Please explain “usual suspects” in the following passages (Corruption: TI report calls for more international collaboration, DigitalJournal.com, October 27, 2010):

Transparency International, the global anti-corruption organization has released its 2010 report on corruption around the world and the usual suspects are still on parade.

While countries like Denmark, New Zealand and Singapore did extremely well the usual bad boys - Afghanistan, Myanmar (formerly Burma) and Somalia are way down the totem pole.

My comments:

Yes, the usual suspects. Who are they?

As you may correctly infer, the usual suspects in the above example are Afghanistan, Myanmar and Somalia.

Why, because they are named in the report this year, were named last year, the year before and probably every year before that.

Usual suspects literally are people whose names come to the mind of a policeman first when a new crime is committed. For example, every time a burglary occurs in the neighborhood, local police immediately take a look at past offenders and see if they are at it again. Those past offenders are “the usual suspects” because they are usually suspected of wrongdoing.

Interestingly, according to Gary Martin (Phrases.org.uk):

This expression has a specific and unambiguous origin. It was spoken by Captain Louis Renault, the French prefect of police, played by Claude Rains in the 1942 U.S. film Casablanca. The context was a scene in which the Nazi, Major Strasser is shot by Humphrey Bogart’s character, Rick Blaine. Renault was a witness to the shooting but saves Rick’s life by telling the investigating police to “round up the usual suspects”. The film then ends with the famous exit line:

“Louis, I think this is the beginning of a beautiful friendship.”

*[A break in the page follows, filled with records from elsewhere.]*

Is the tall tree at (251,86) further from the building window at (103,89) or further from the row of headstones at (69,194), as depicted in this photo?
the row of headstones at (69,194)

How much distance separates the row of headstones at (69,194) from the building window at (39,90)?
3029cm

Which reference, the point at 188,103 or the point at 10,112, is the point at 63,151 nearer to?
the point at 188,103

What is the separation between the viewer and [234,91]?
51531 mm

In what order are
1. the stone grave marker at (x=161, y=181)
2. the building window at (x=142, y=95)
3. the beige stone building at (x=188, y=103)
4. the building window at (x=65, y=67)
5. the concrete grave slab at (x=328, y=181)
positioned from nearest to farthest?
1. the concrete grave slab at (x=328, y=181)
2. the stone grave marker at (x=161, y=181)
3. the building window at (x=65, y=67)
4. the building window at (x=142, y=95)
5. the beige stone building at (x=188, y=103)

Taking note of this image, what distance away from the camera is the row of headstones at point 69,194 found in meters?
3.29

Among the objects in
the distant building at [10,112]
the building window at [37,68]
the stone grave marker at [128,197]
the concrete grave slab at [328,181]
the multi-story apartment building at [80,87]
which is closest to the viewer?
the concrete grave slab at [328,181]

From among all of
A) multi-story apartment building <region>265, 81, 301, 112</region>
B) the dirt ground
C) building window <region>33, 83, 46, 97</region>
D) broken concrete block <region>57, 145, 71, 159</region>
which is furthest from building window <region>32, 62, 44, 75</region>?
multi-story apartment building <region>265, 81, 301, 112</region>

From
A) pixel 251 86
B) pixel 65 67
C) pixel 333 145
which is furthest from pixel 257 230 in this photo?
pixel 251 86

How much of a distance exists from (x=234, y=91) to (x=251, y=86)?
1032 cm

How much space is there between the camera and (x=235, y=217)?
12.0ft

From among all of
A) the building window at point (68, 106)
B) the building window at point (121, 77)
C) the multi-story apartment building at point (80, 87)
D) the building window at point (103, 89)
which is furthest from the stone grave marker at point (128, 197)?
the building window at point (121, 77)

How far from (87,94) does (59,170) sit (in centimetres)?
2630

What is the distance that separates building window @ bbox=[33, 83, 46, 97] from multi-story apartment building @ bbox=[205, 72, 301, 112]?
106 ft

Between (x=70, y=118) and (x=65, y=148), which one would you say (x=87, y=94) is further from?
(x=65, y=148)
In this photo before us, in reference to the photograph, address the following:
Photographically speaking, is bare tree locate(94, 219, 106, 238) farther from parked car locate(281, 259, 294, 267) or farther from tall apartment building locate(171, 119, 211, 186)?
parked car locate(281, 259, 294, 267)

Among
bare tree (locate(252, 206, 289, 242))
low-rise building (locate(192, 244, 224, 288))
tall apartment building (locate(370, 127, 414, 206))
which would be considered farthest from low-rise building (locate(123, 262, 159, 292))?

The screenplay credits list Julius J. Epstein, Philip G. Epstein and Howard Koch as the film’s writers.

Anyways, figuratively (also humorously) speaking, “usual suspects” can be any persons who are “usually” (often) seen at a party, meeting, or any other occasion. This example, from Freedictionary.com:

“Who did you spend the evening with?”

“Oh, Dan, Yuko, Jayne - the usual suspects.”

For another example, the following headline suggests that financial investors are often blamed for sudden rising commodity prices (FT.com, July 7 2008):

The usual suspects: Are financial investors driving up the cost of commodities?

Alright, here are more recent media examples:

1. Americans die sooner than citizens of a dozen other developed nations and the usual suspects -- obesity, traffic accidents and a high murder rate -- are not to blame, researchers reported on Thursday.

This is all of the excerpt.